Current economic environment

Copper: A structural shortage in an electrifying world

Copper has just reached a new record high at USD 11,450/ton, driven by:

  • A weaker dollar, increasing the attractiveness of USD-denominated commodities,

  • Supply constraints, especially falling production in Chile, the world’s largest producer,

  • Structural demand from the global energy transition, especially:

    • electric vehicles,

    • smart electrical grids,

    • charging infrastructure,

    • data centers and AI (huge energy consumption).

Analysts expect a chronic supply shortage through 2028, as new mining projects require 7–12 years to come online while global demand continues to rise steadily.

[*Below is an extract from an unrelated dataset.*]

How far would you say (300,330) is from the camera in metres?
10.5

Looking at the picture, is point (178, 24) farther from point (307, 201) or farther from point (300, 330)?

Gold: Driven by Central Bank buying and geopolitical risk

Gold has risen to USD 4,235/oz, supported by:

  • Massive central bank purchases, with 53 tonnes acquired in October (World Gold Council),

  • Significant buying from Poland and Brazil,

  • Expectations of a weakening USD,

  • Persistent geopolitical uncertainty,

  • A global search for tangible stores of value ahead of key U.S. elections.

The long-term trend remains very positive: gold is increasingly viewed as a strategic de-dollarization tool by emerging-market central banks.

Investment thesis: why own companies in this sector?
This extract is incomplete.